Aoti cuda export support #14438

Gasoonjia · 2025-09-19T16:33:49Z

This PR introduces the export support for cuda delegate using aoti library. Also create ci test for verification.

pytorch-bot · 2025-09-19T16:33:53Z

🔗 Helpful Links

🧪 See artifacts and rendered test results at hud.pytorch.org/pr/pytorch/executorch/14438

📄 Preview Python docs built from this PR

Note: Links to docs will display an error until the docs builds have been completed.

❌ 6 New Failures, 6 Cancelled Jobs, 2 Unrelated Failures

As of commit 679b0e0 with merge base a548635 ():

NEW FAILURES - The following jobs have failed:

Lint / lintrunner / linux-job (gh)
pull / test-llava-runner-linux / linux-job (gh)
test_llava_export
pull / test-samsung-models-linux / linux-job (gh)
RuntimeError: Command docker exec -t 0f7e3f1aedd9427db0bfd26b2fdf07e380684cd9780cc196c91372eba2538e64 /exec failed with exit code 1
Test CUDA AOTI Export / check-all-cuda-aoti-exports (gh)
ERROR: One or more ExecutorTorch CUDA AOTI export tests failed!
Test CUDA Builds / check-all-cuda-builds (gh)
Process completed with exit code 1.
trunk / test-arm-ootb-linux / linux-job (gh)
RuntimeError: Command docker exec -t 1d9325ef965ea75165fec3a2ec854fd7d056df75a4076de5ccb53ccbdba2494a /exec failed with exit code 1

CANCELLED JOBS - The following jobs were cancelled.
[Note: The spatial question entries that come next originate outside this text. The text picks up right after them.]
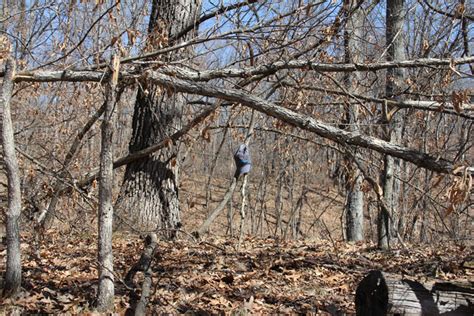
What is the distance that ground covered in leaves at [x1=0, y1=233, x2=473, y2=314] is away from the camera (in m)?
4.40

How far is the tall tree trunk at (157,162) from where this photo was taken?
23.3 feet

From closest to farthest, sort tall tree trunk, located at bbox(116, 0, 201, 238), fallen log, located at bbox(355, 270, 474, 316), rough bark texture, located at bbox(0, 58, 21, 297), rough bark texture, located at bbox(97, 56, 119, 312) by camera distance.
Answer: fallen log, located at bbox(355, 270, 474, 316)
rough bark texture, located at bbox(97, 56, 119, 312)
rough bark texture, located at bbox(0, 58, 21, 297)
tall tree trunk, located at bbox(116, 0, 201, 238)

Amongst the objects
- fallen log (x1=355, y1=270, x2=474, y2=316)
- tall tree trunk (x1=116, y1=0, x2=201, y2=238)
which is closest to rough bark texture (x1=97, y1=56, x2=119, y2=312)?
fallen log (x1=355, y1=270, x2=474, y2=316)

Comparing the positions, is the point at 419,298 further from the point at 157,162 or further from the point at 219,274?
the point at 157,162

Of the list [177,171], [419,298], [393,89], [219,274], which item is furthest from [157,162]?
[419,298]

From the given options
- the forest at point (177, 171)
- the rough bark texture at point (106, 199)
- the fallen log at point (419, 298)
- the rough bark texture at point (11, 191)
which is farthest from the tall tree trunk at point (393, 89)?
the rough bark texture at point (11, 191)

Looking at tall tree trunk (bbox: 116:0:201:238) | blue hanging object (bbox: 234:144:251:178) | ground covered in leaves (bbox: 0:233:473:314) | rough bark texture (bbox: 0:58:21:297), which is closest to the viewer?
rough bark texture (bbox: 0:58:21:297)

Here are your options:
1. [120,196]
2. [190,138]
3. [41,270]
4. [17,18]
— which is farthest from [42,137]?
[41,270]

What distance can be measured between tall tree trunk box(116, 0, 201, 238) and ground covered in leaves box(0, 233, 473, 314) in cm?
39

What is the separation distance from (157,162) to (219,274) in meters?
2.40

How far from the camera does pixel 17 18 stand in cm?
996

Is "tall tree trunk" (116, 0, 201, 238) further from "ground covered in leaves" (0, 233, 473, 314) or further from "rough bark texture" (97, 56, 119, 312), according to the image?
"rough bark texture" (97, 56, 119, 312)

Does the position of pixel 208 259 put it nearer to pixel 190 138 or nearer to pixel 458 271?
pixel 190 138

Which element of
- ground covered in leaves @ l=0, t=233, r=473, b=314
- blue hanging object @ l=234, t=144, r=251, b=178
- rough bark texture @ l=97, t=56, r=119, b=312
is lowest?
ground covered in leaves @ l=0, t=233, r=473, b=314
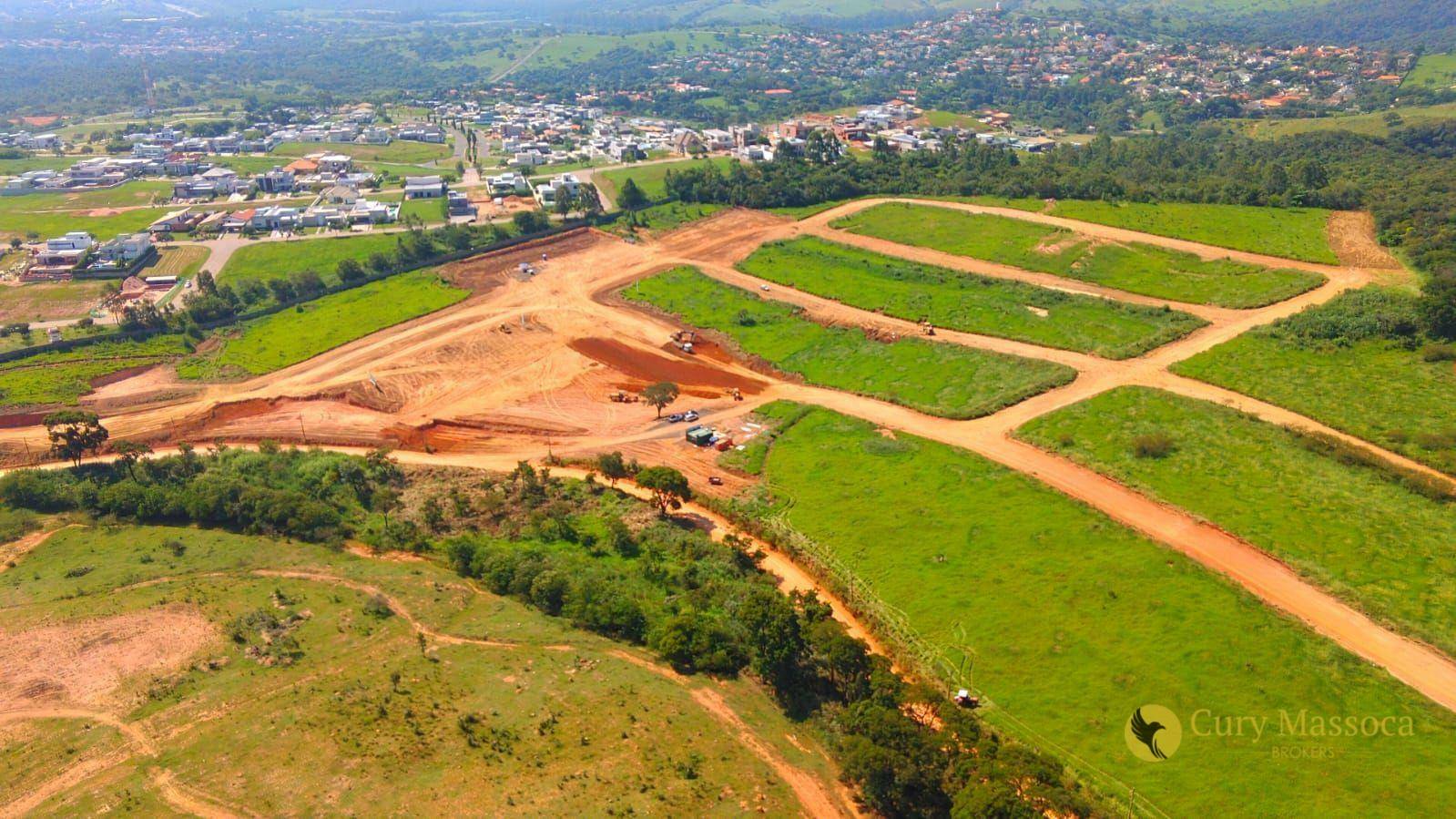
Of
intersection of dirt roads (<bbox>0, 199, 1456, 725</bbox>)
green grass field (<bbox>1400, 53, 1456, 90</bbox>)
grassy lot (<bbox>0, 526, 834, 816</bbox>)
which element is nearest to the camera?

Please retry:

Test CUDA AOTI Export / test-executorch-cuda-aoti-export-12.6 / linux-job (gh)
##[error]The operation was canceled.
Test CUDA AOTI Export / test-executorch-cuda-aoti-export-12.8 / linux-job (gh)
##[error]The operation was canceled.
Test CUDA AOTI Export / test-executorch-cuda-aoti-export-12.9 / linux-job (gh)
Test CUDA Builds / test-executorch-cuda-build-12.6 / linux-job (gh)
##[error]The operation was canceled.
Test CUDA Builds / test-executorch-cuda-build-12.8 / linux-job (gh)
Test CUDA Builds / test-executorch-cuda-build-12.9 / linux-job (gh)
##[error]The operation was canceled.

BROKEN TRUNK - The following jobs failed but were present on the merge base:

👉 Rebase onto the `viable/strict` branch to avoid these failures

trunk / unittest-release / linux / linux-job (gh) (trunk failure)
[ FAILED ] LoggingTest.Utf8Truncation
trunk / unittest-release / macos / macos-job (gh) (trunk failure)
[ FAILED ] LoggingTest.Utf8Truncation

This comment was automatically generated by Dr. CI and updates every 15 minutes.
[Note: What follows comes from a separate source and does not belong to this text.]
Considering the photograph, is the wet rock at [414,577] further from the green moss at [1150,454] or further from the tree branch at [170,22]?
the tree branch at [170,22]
larryliu0820 · 2025-09-19T17:10:41Z

.ci/scripts/test_cuda_export_aoti.py

+            print("STDOUT:")
+            print(result.stdout)


Please use logging it provides different levels of logging

JacobSzwejbka · 2025-09-19T18:00:51Z

backends/cuda/cuda_partitioner.py

+
+
+@final
+class CudaPartitioner(Partitioner):


so this is basically just skeleton code? We could skip having an initial partitioner implementation entirely I think and just only allow the other to_backend api for now? Is that how it works?

We should keep it; we need this partitioner to skip et operator decomposition for all ops.

JacobSzwejbka · 2025-09-19T18:01:35Z

exir/backend/backend_api.py

            fake_edge_program = copy.deepcopy(edge_program)
        partitioner_result = partitioner_instance(fake_edge_program)
        tagged_exported_program = partitioner_result.tagged_exported_program
+        tagged_exported_program.example_inputs = edge_program.example_inputs


Are we serializing the example inputs?

serializing here you mean exir.save, or to pte?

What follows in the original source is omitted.